▸ Task requirements
Return the whole listing, keeping every character the same.

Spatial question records
^^^^

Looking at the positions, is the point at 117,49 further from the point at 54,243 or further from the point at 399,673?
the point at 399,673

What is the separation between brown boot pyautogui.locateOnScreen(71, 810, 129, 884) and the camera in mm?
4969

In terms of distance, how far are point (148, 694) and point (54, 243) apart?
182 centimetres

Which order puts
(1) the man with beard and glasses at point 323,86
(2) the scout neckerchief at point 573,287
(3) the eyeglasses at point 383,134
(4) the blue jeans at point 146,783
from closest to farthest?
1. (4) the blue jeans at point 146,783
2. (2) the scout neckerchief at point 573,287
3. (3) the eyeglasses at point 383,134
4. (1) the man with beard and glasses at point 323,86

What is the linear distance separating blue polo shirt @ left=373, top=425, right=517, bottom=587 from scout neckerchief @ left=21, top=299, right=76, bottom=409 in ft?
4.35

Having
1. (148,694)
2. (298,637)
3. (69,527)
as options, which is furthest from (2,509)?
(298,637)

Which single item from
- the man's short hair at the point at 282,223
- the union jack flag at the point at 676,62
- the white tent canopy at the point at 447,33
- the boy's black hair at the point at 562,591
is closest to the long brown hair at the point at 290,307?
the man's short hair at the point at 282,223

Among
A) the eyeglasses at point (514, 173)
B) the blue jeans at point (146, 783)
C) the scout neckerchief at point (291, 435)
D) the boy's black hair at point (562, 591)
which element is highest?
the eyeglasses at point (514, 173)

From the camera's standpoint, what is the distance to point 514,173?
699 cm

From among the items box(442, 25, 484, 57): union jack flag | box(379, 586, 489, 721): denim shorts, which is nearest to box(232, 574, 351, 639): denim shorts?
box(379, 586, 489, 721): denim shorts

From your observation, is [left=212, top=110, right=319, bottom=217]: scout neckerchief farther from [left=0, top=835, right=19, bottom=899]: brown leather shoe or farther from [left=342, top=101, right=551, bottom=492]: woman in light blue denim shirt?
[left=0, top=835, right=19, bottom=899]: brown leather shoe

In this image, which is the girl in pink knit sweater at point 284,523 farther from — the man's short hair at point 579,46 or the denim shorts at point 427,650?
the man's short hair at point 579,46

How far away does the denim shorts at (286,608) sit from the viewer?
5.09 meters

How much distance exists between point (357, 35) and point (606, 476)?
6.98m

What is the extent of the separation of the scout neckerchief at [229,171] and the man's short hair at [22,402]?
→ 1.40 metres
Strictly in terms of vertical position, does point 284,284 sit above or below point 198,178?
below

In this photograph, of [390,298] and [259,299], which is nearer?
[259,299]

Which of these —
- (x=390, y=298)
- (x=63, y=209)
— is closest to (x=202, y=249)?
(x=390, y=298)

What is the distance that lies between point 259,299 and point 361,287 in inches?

^^^^

▸ Expected answer
Looking at the positions, is the point at 117,49 further from the point at 54,243 or further from the point at 399,673?
the point at 399,673

What is the separation between brown boot pyautogui.locateOnScreen(71, 810, 129, 884) and the camera in mm?
4969

In terms of distance, how far are point (148, 694) and point (54, 243) apart?
182 centimetres

Which order puts
(1) the man with beard and glasses at point 323,86
(2) the scout neckerchief at point 573,287
(3) the eyeglasses at point 383,134
(4) the blue jeans at point 146,783
from closest to farthest?
1. (4) the blue jeans at point 146,783
2. (2) the scout neckerchief at point 573,287
3. (3) the eyeglasses at point 383,134
4. (1) the man with beard and glasses at point 323,86

What is the linear distance separating blue polo shirt @ left=373, top=425, right=517, bottom=587 from scout neckerchief @ left=21, top=299, right=76, bottom=409 in ft?
4.35

Having
1. (148,694)
2. (298,637)
3. (69,527)
as options, which is furthest from (2,509)?
(298,637)

Which single item from
- the man's short hair at the point at 282,223
- the union jack flag at the point at 676,62
- the white tent canopy at the point at 447,33
- the boy's black hair at the point at 562,591
is closest to the long brown hair at the point at 290,307?
the man's short hair at the point at 282,223

Among
A) the eyeglasses at point (514, 173)
B) the blue jeans at point (146, 783)
C) the scout neckerchief at point (291, 435)
D) the boy's black hair at point (562, 591)
which element is highest?
the eyeglasses at point (514, 173)

From the camera's standpoint, what is the distance to point 514,173?
699 cm

From among the items box(442, 25, 484, 57): union jack flag | box(379, 586, 489, 721): denim shorts, which is nearest to box(232, 574, 351, 639): denim shorts?
box(379, 586, 489, 721): denim shorts

From your observation, is [left=212, top=110, right=319, bottom=217]: scout neckerchief farther from [left=0, top=835, right=19, bottom=899]: brown leather shoe or farther from [left=342, top=101, right=551, bottom=492]: woman in light blue denim shirt?
[left=0, top=835, right=19, bottom=899]: brown leather shoe

In this image, which is the girl in pink knit sweater at point 284,523 farther from — the man's short hair at point 579,46 or the denim shorts at point 427,650?
the man's short hair at point 579,46

How far away does the denim shorts at (286,608) sit from the viewer?
5.09 meters

How much distance exists between point (357, 35) and point (606, 476)?
6.98m

What is the extent of the separation of the scout neckerchief at [229,171] and the man's short hair at [22,402]?
→ 1.40 metres
Strictly in terms of vertical position, does point 284,284 sit above or below point 198,178?
below

In this photograph, of [390,298] and [259,299], which is nearer?
[259,299]

Which of these —
- (x=390, y=298)
- (x=63, y=209)
— is closest to (x=202, y=249)?
(x=390, y=298)

What is the distance that lies between point 259,299 and point 361,287 in inches?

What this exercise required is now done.